Rating: ★ ★ ★ ★
Genre: Historical Fiction
Publication Date: October 18, 2016
Length: ~8 hours
Description from Goodreads:
In the tradition of The Paris Wife and Mrs. Poe, The Other Einstein offers us a window into a brilliant, fascinating woman whose light was lost in Einstein’s enormous shadow. It is the story of Einstein’s wife, a brilliant physicist in her own right, whose contribution to the special theory of relativity is hotly debated and may have been inspired by her own profound and very personal insight.
Mitza Maric has always been a little different from other girls. Most twenty-year-olds are wives by now, not studying physics at an elite Zurich university with only male students trying to outdo her clever calculations.

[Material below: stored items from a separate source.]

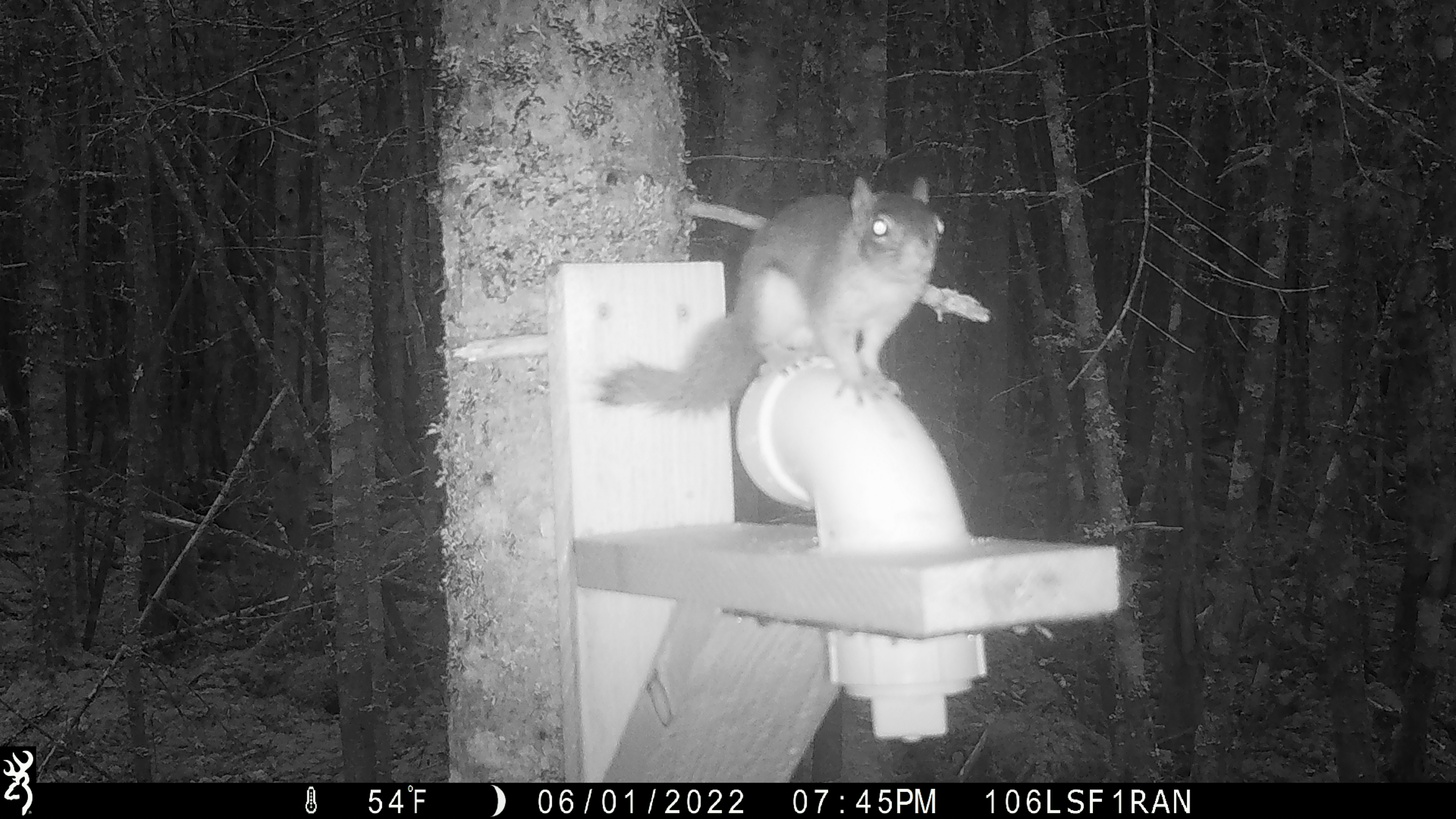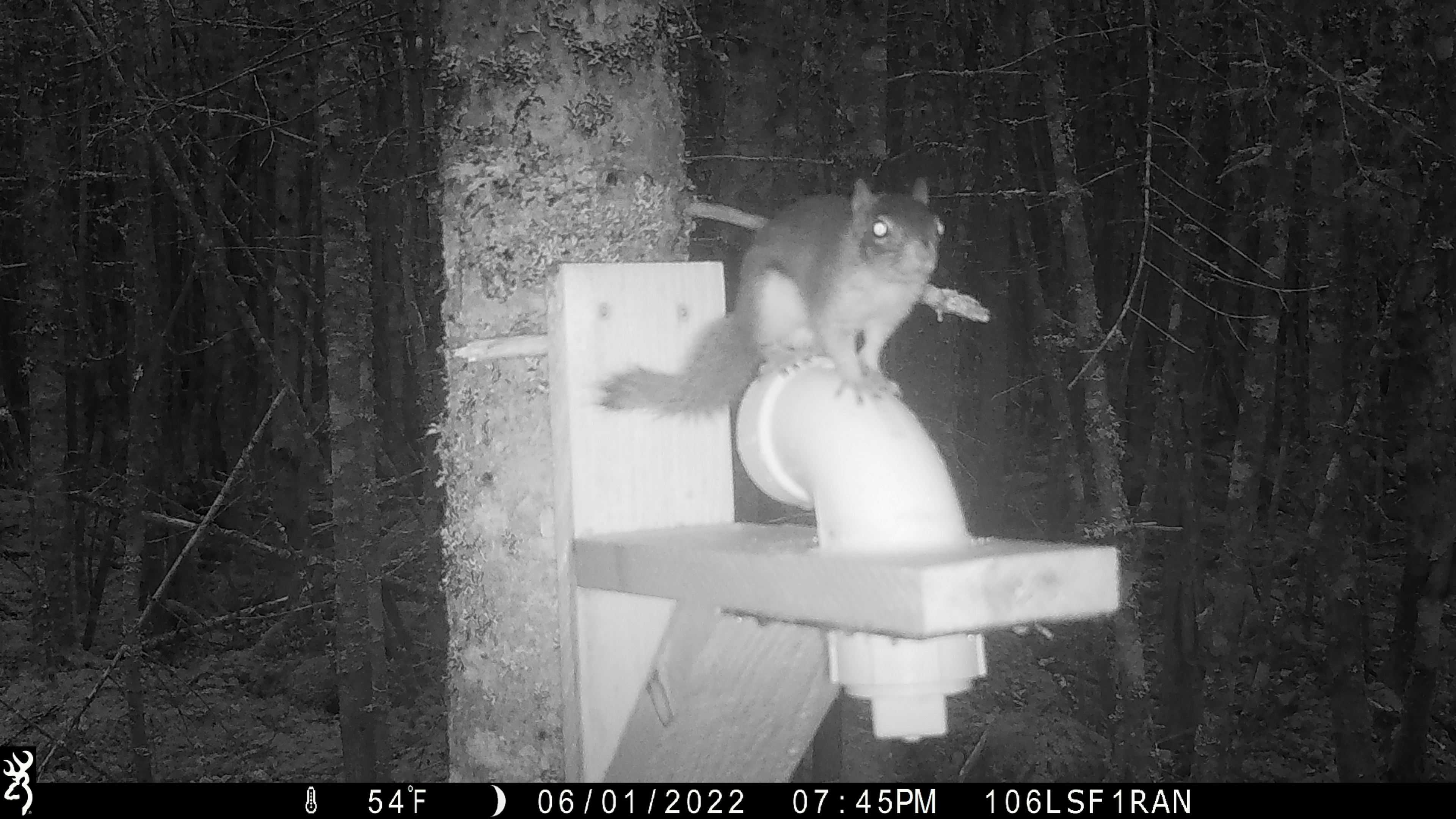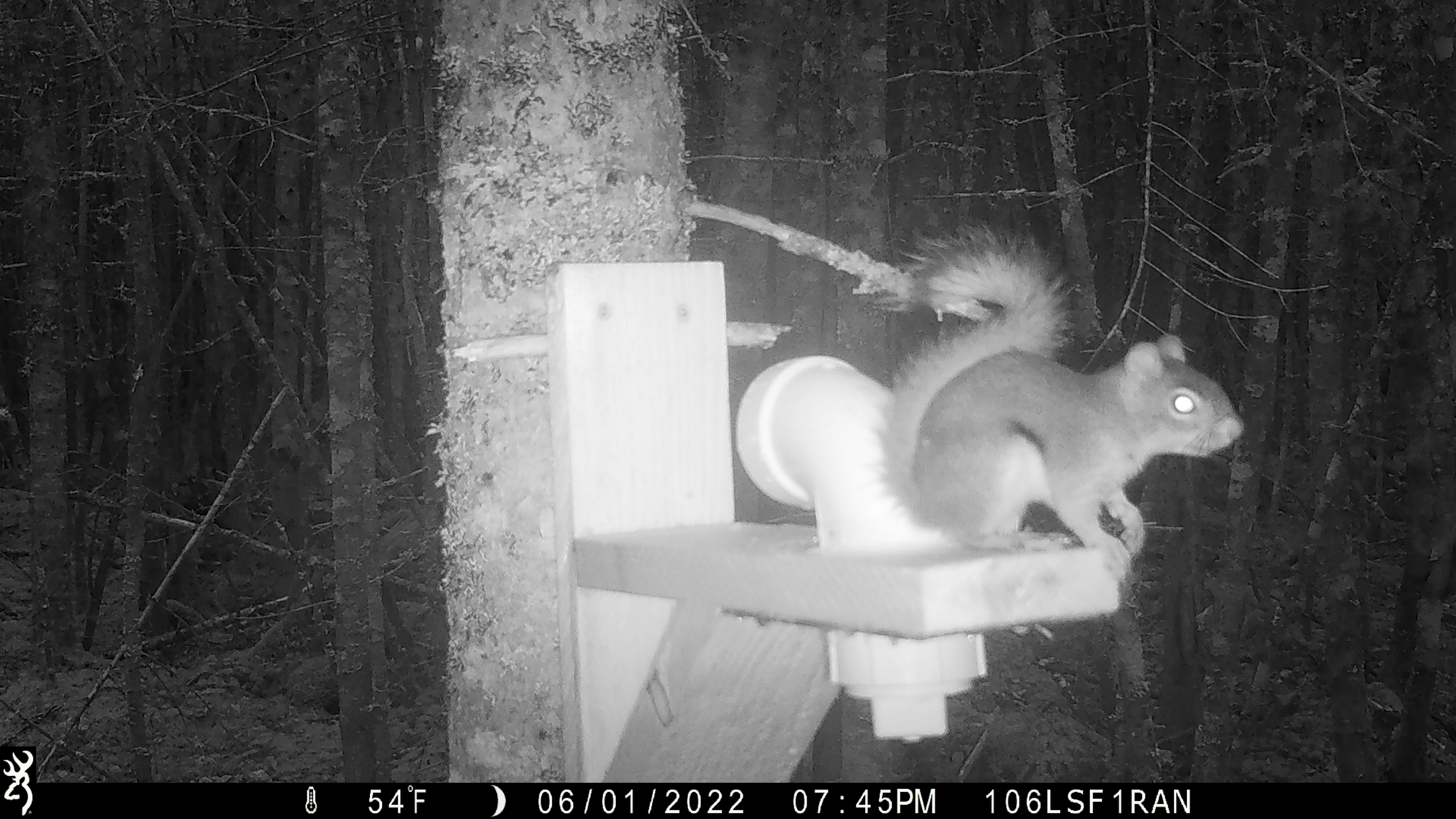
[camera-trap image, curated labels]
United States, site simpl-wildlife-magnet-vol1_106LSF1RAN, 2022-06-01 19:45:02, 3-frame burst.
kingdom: Animalia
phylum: Chordata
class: Mammalia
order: Rodentia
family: Sciuridae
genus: Tamiasciurus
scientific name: Tamiasciurus hudsonicus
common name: red squirrel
Red squirrel (Tamiasciurus hudsonicus).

But Mitza is smart enough to know that, for her, math is an easier path than marriage. And then fellow student Albert Einstein takes an interest in her, and the world turns sideways. Theirs becomes a partnership of the mind and of the heart, but there might not be room for more than one genius in a marriage.

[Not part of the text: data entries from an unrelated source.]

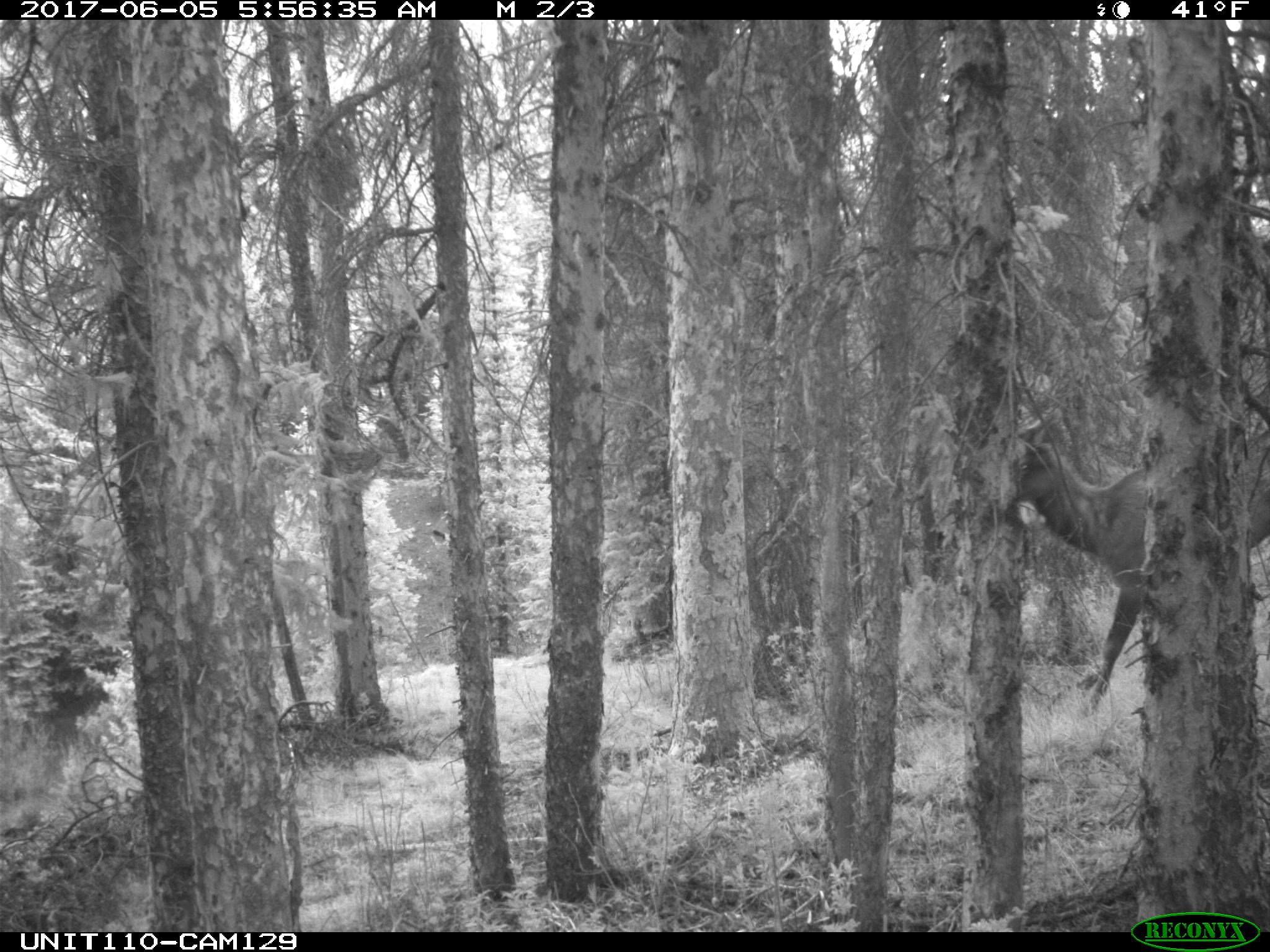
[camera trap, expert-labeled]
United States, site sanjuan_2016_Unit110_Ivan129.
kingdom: Animalia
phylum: Chordata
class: Mammalia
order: Artiodactyla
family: Cervidae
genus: Cervus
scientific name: Cervus elaphus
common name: red deer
Cervus elaphus (red deer).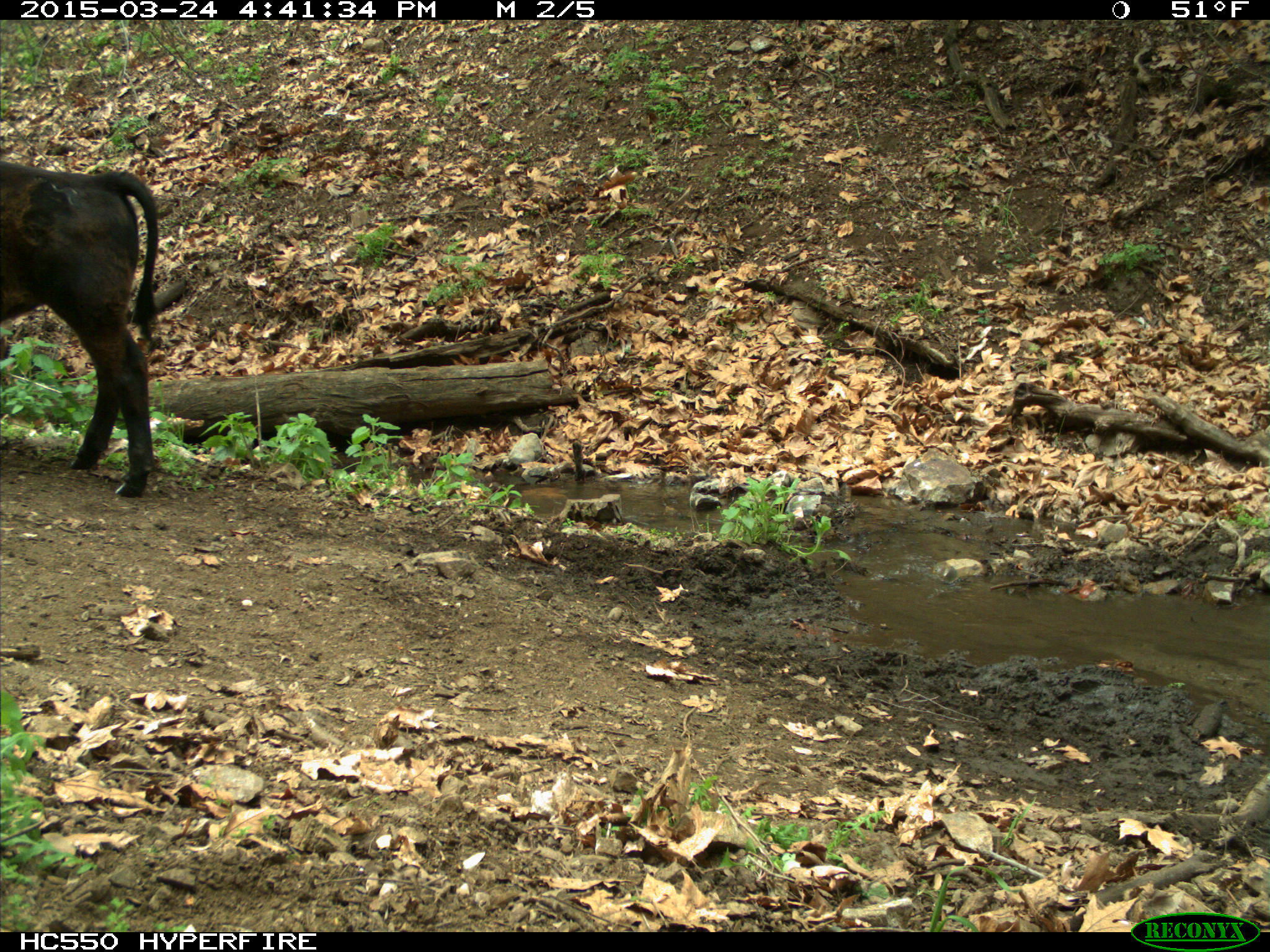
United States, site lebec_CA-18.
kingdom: Animalia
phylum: Chordata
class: Mammalia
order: Artiodactyla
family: Bovidae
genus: Bos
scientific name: Bos taurus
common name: domestic cow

My biggest takeaway from this book: Einstein fucking sucks.
I’m kidding, I’m kidding. Seriously though, I don’t think I’ve ever gone from liking a character to hating them so quickly. He starts off so nice and I was so rooting for Mitza and him, but then over time he just becomes unbearable.
Before writing this review, I did read through a few Goodreads reviews and several of them complained of it not being historically accurate, which I totally get. I don’t know much about Einstein so I’m not really sure how accurate his depiction is, but it seems like a lot of the private conversations between Mitza and Albert definitely wouldn’t have been documented, and therefore the author took some creative liberty.
So with that in mind, I’m going to try not to let his depiction in the book color my view of him too much, but I’m sure the author was basing his nastiness off of something.
As for the actual main character, Mitza. I really loved her. She’s such a strong female character, but also super relatable. She was incredibly driven, but also could be a bit of a pushover at times and acted on her emotions rather than her dreams. I can totally relate to the feeling of wanting to be successful in your given career field, but also wanting other things, like a relationship or a family. So often women are told that it’s one or the other, and I feel like the author really tries to address that issue here in the book.
Without going into too many details and spoiling things, I think her actions were probably highly accurate of women in this time period.
Despite the potential historical inaccuracies, I did really enjoy this book. The one thing I did have an issue with was the constant time jumps. Some of the chapters feel like they end in the middle of a conversation and then suddenly, the next chapter begins and it’s two years later.
I understand the need to skip time when you’re trying to tell the story of a big chunk of someone’s life, but I did find it hard to keep up, especially with the audiobook. I wonder if I would have had an easier time with this if I was reading the physical copy. Each chapter starts off by saying where and when it is taking place, but when listening I always forgot when the last chapter started. Maybe if I was reading it physically, it would have been easy to just flip back to the previous chapter to remind myself of time.